**EXTRAIT DU TEXTE:**
* * *
La pandémie suscite une réflexion critique sur le journalisme
AMMAN, Jordanie — Au début de l’année, alors que la pandémie se propageait à travers le monde, un évènement inhabituel s’est produit dans le domaine de l’information : des idées profondes sur la transformation sociale et les actes de solidarité ont fait les gros titres des journaux du monde entier. Bien que de façon moins notable aujourd’hui, les organes de presse continuent de présenter de telles histoires, dont beaucoup auraient été considérées comme non pertinentes ou insignifiantes avant la crise.
En réponse à l’intérêt accru des professionnels des médias pour de nouvelles approches dans ce domaine, les communautés bahá’íes de plusieurs pays ont exploré avec des journalistes et d’autres personnes, la manière dont les médias peuvent contribuer à l’harmonie sociale et stimuler des conversations réfléchies sur les problèmes auxquels l’humanité est confrontée.
Les bahá’ís de Jordanie ont organisé des tables rondes avec des journalistes sur la manière dont les médias peuvent être une source d’espoir pour la société. « Les enseignements bahá’ís considèrent les médias comme un élément vital de la société avec le potentiel d’être un miroir pour le monde, reflétant l’éventail des expériences de personnes différentes », déclare Tahani Ruhi, du Bureau des affaires extérieures de la communauté bahá’íe du pays.
* * *
**LIGNES:**
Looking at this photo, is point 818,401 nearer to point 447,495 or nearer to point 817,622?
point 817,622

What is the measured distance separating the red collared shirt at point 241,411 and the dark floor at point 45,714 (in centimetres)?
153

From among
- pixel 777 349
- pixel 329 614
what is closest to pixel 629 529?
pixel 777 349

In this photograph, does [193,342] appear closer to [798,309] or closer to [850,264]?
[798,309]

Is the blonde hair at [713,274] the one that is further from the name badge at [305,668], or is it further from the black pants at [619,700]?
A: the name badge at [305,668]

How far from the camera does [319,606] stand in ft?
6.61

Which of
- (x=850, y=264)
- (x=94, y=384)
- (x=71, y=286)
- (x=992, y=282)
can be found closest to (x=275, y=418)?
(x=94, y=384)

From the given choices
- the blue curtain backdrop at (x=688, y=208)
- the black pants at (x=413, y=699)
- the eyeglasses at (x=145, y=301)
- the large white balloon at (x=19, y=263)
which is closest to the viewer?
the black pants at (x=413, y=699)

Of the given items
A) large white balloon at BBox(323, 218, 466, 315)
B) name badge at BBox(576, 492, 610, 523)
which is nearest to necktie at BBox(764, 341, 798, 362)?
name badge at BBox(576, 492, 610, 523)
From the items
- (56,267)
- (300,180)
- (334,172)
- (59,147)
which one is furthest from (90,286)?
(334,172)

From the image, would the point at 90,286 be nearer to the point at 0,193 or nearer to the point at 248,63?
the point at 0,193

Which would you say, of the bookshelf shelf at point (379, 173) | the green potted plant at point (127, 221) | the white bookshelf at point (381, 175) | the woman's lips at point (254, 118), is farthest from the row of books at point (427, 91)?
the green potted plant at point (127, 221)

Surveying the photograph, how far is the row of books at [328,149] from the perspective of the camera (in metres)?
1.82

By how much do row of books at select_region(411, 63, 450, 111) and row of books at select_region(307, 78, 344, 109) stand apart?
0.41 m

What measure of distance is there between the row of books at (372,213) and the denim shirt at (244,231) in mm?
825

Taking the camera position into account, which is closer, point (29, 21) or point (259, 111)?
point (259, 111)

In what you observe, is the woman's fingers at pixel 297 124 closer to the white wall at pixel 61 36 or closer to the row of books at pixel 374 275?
* * *
**CONSIGNES:**
1. Recopiez un passage de l'article sur la pandémie et le journalisme, en commençant aux mots « La pandémie suscite » et en vous arrêtant après « avant la crise. ».
2. Selon l'article sur la pandémie et le journalisme, de quel bureau fait partie Tahani Ruhi ?

**RÉPONSES:**
1.
La pandémie suscite une réflexion critique sur le journalisme
AMMAN, Jordanie — Au début de l’année, alors que la pandémie se propageait à travers le monde, un évènement inhabituel s’est produit dans le domaine de l’information : des idées profondes sur la transformation sociale et les actes de solidarité ont fait les gros titres des journaux du monde entier. Bien que de façon moins notable aujourd’hui, les organes de presse continuent de présenter de telles histoires, dont beaucoup auraient été considérées comme non pertinentes ou insignifiantes avant la crise.

2. Du Bureau des affaires extérieures de la communauté bahá’íe de Jordanie.